2008 Online Ad Spend Strong, Compared to Everything Except Online Ad Spend
The full-year interactive advertising spending numbers are in, and they're up! ... but not by as much as they might have been had Lehman Brothers not folded and brought the entire universe down with it. Here's the topline from the Interactive Advertising Bureau, which hires PricewaterhouseCoopers on a quarterly basis to gather and number-crunch blind ad revenue numbers from the online media community:
- 2008 revenue totaled $23.4 billion, a 10.6 percent increase from 2007.
- Fourth quarter revenue was up 2.6 percent, to $6.1 billion compared with the fourth quarter of 2007.
- Revenue was up 4.5 percent between the third and fourth quarters of 2008.

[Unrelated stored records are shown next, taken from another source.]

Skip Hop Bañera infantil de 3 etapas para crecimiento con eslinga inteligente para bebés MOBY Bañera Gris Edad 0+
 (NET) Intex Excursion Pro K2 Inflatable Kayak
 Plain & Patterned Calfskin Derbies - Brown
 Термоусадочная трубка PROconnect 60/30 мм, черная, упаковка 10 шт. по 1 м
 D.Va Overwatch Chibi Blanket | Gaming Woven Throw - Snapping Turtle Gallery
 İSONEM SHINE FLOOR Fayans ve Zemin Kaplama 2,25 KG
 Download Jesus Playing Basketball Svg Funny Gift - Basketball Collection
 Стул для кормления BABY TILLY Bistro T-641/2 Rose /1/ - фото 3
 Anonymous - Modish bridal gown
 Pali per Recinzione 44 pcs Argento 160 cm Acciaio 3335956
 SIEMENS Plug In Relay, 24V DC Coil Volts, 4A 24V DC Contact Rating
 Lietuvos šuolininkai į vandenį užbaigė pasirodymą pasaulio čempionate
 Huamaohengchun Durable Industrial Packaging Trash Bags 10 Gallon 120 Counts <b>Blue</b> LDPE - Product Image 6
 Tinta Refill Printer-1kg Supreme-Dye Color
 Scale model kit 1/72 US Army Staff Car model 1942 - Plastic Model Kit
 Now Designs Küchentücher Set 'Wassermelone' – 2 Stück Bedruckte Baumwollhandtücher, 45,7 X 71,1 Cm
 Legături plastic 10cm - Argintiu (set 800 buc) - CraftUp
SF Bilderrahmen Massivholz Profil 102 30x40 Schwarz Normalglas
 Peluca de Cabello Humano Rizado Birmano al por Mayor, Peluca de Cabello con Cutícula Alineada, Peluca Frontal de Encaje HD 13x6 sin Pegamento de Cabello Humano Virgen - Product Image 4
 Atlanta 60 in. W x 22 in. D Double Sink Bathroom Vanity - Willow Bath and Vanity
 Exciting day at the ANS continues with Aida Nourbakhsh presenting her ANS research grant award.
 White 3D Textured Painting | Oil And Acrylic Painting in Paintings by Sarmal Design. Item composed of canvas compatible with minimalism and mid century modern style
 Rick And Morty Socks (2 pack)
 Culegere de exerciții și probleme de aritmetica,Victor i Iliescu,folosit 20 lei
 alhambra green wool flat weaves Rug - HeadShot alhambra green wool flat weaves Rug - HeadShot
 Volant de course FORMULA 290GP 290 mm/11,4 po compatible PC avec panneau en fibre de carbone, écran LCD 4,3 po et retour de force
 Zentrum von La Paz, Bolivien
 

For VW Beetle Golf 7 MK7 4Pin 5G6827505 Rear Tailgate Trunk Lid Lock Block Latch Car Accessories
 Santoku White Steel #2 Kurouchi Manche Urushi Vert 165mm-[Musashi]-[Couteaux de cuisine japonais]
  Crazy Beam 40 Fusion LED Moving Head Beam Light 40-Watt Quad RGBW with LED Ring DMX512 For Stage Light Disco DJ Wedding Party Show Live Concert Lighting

The report is full of other key factoids, but here are a few that stood out:
- The importance of being Google: The share of dollars spent on search is growing, rising from 41 percent to 45 percent, or $10.5 billion, in the last year.
- Ad dollars are on display: Despite continuing criticism and concern about online display advertising, that category grew share as well, rising almost eight percent to $7.6 billion. (However, I'd expect display to get hurt much more than search in coming quarters, since it's not as connected to the bottom line.)
- Blame it on Craig: The share of classifieds revenue dropped by 4 percent, to 14 percent, in 2008. It made up 16 percent of all ad revenue in 2007.
- Perform, or else: The share of ads priced on a performance basis rose from 51 percent to 57 percent in 2008.